Achei que não conseguiria dormir direito. Aquela novata não saia da minha cabeça! Mas, chegou um momento que caí no sono. Não percebi quando os pensamentos se transformaram em sonho, só lembro que de repente estava parado naquele mesmo corredor escuro, só que Aphrodite não estava lá. Éramos somente eu e a novata.
Eu estava parado no mesmo local em que ela me encontrou com Aphrodite, encostado na parede, sozinho. Assim que me viu, começou a vir em minha direção. Devagar. Seus olhos não se desviavam dos meus. Meu coração se acelerou. Estava ofegante. Ela chegava cada vez mais perto com seus olhos grandes e profundos, seu rosto pálido, sua Marca completa, linda, brilhando em azul safira no meio da testa. Minha vontade era de tocá-la, sentir aquela pele de seda, ir ao seu encontro. Mas não conseguia me mexer, estava hipnotizado, como da primeira vez que nos vimos.
De repente senti algo molhado escorrendo em minha perna. Olhei para baixo e estava sangrando no mesmo local onde Aphrodite havia me cortado com sua unha naquela noite – sonhos são assim, vai entender. Ela seguiu meus olhos para ver o que tinha chamado minha atenção. Quando seus olhos encontraram os meus novamente eles ardiam de desejo. Parecia que ela queria provar de meu sangue. Ela se aproximou mais um pouco, os lábios entreabertos, sua respiração também estava acelerada. Estava tão perto que poderia tocá-la se esticasse minha mão. Aquilo era muito excitante.
Ela deu mais dois passos e parou. Bem perto de mim. Podia sentir o calor que emanava de seu corpo no meu. Ela olhou para minha perna que sangrava com desejo, mas não se mexeu mais. Consegui, finalmente, me mexer e passei os dedos no corte deixando-os cheios de sangue. Sua respiração se acelerava cada vez mais. Passei os dedos sujos com o sangue em meus lábios e me aproximei dela. Seus olhos se fecharam, esperando por meu beijo. Estava a centímetros de sua boca... quando o despertador me acordou.
Acordei assustado. Sentei na cama suando, com o coração disparado, a dor do desejo não satisfeito passando por todo o meu corpo. Quase gritei de frustração. Ainda bem que eu dormia sozinho em meu quarto – ainda não tinham arrumado um novato para dividir o quarto comigo. Ia ser constrangedor acordar desse jeito com alguém olhando e fazendo perguntas.

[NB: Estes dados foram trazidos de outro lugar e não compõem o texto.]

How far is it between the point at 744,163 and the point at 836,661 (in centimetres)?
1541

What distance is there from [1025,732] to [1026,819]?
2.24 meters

Suspirei fundo e balancei a cabeça para tentar me livrar do sonho.
– Minha Deusa!
Fiquei sentado na cama por mais um tempo, me lembrando do sonho. Eu ainda estava ofegante.
Levantei em um pulo e fui tomar um banho. Demorei um pouco mais que o normal para ver se me livrava do sonho e me acalmava. Mas sempre que fechava os olhos eram os olhos dela que eu via emoldurando a sua Marca e um calafrio passava por minha espinha. Ia ser difícil me acalmar, então desisti.
Saí do banho, peguei uma toalha e me enxuguei. Coloquei calça jeans uma camiseta preta e um suéter do uniforme e saí do quarto.
Desci para a cozinha do dormitório para tomar meu café da manhã. Não estava com cabeça para nada, então só preparei uma tigela de cereais Frosted Flakes. Geralmente eu preparo um sanduíche ou umas panquecas, mas não hoje. Hoje só me concentrei para comer meus cereais. Os garotos estavam eufóricos, todos conversando, nem perceberam quando não me sentei no meu lugar de sempre. Não queria conversar, ou melhor, não sei se conseguiria me concentrar para responder alguma coisa, então me encostei na pia da cozinha, que era um pouco afastada da mesa onde os meninos conversavam. No começo, com tanta gente falando ao mesmo tempo e eu ainda com o sonho vívido em minha mente, nem prestei muita atenção ao assunto que eles conversavam, era tudo um zumbido só.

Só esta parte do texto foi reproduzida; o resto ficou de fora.